Gino Rigitano
- Born: 14 August 1957 (age 67)
- Sport country: Canada
- Professional: 1983–1993
- Highest ranking: 77

= Gino Rigitano =

Canadian snooker player

Gino Rigitano (born 14 August 1957) is a Canadian former professional snooker player.

==Career ==
Rigitano was accepted as a professional by the World Professional Billiards and Snooker Association (WPBSA) in 1983. In the 1983–84 snooker season he defeated Marcel Gauvreau 9–6 in the first round of the 1983 Canadian Professional Championship, before losing 4–9 to Bernie Mikkelsen. In his four-player pre-qualifying group for the 1984 International Masters he progressed, recording 2–0 wins against both Dennis Hughes and Paul Medati, and 2–1 against Bill Oliver. In the next group round he played Jimmy White and Frank Jonik, with White winning the group and qualifying for the main event. At the 1984 World Snooker Championship, Rigitano was eliminated in the first round, 7–10 by Matt Gibson.
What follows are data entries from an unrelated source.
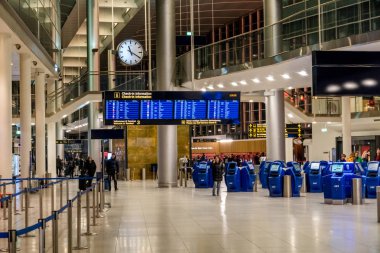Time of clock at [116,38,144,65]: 11:19
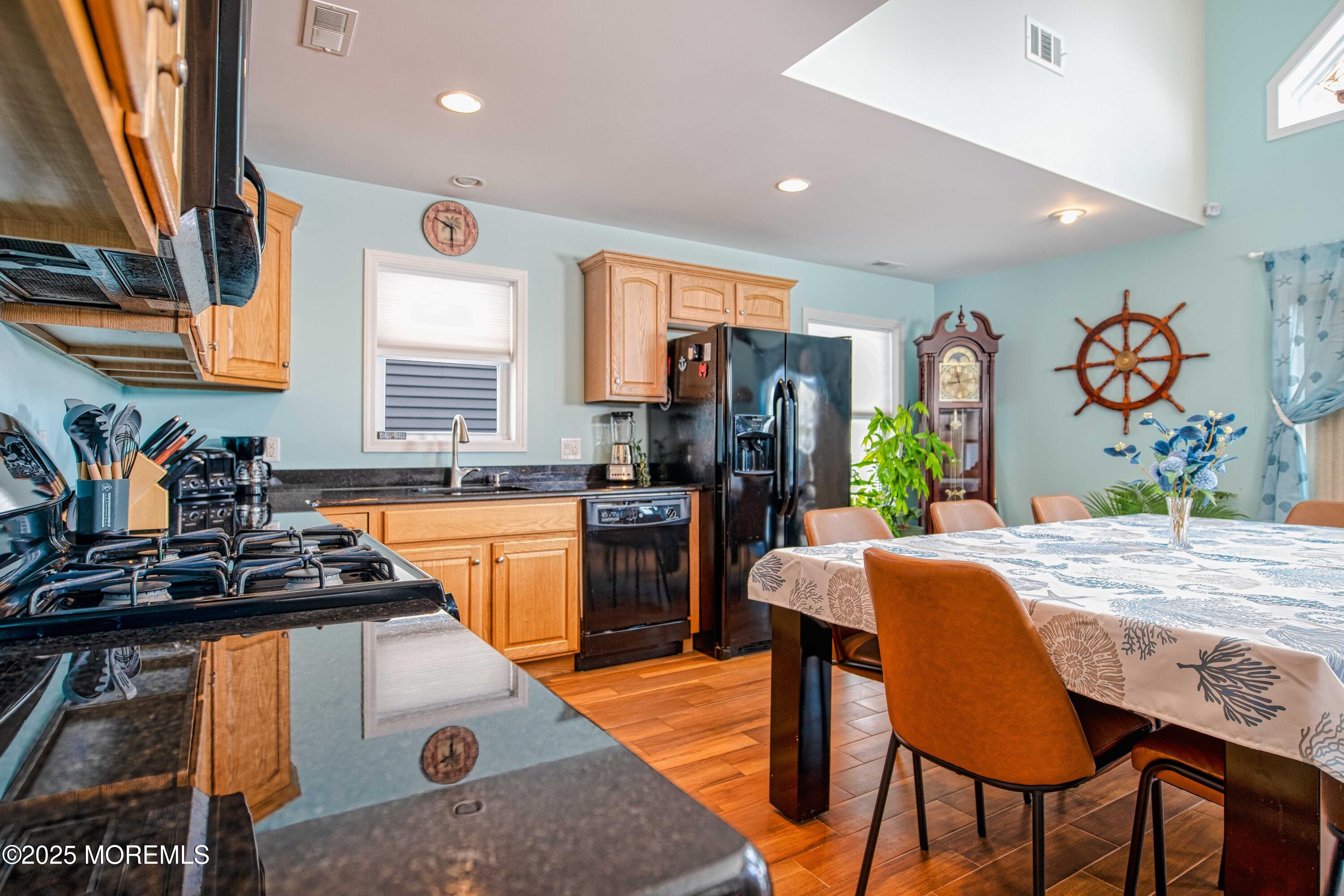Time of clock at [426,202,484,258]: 5:49
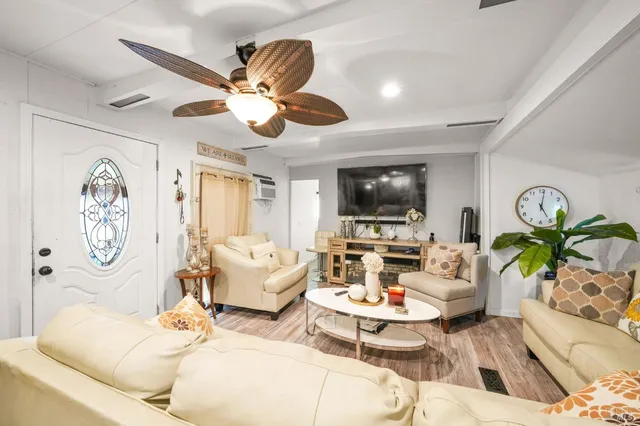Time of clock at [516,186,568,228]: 5:01
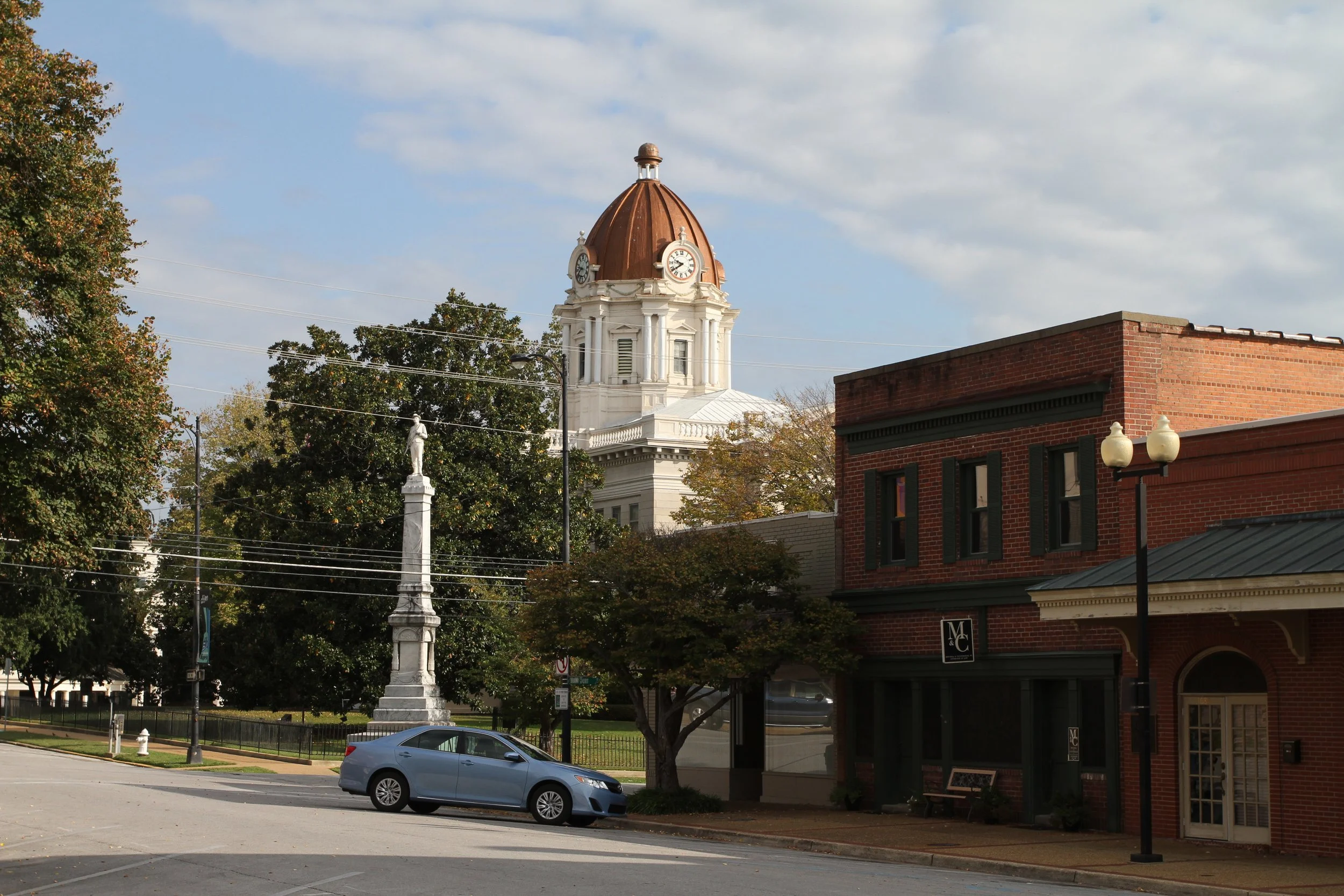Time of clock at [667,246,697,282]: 9:38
At the 1985 World Snooker Championship, Rigitano progressed to the last 48, with wins against Dessie Sheehan (10–9), Bob Harris (10–4), Billy Kelly (10–6), and Mick Fisher (10–2), before losing 8–10 to Neal Foulds. It was the furthest he had progressed in any event in the 1984–85 snooker season, and was his best-ever performance at the World Snooker Championship, and indeed at any major tournament.

Rigitano was one of 76 players to either resign their WPBSA membership, or have their professional status removed due to non-payment of the £100 membership fee, in 1993. The highest ranking that he achieved was 77th.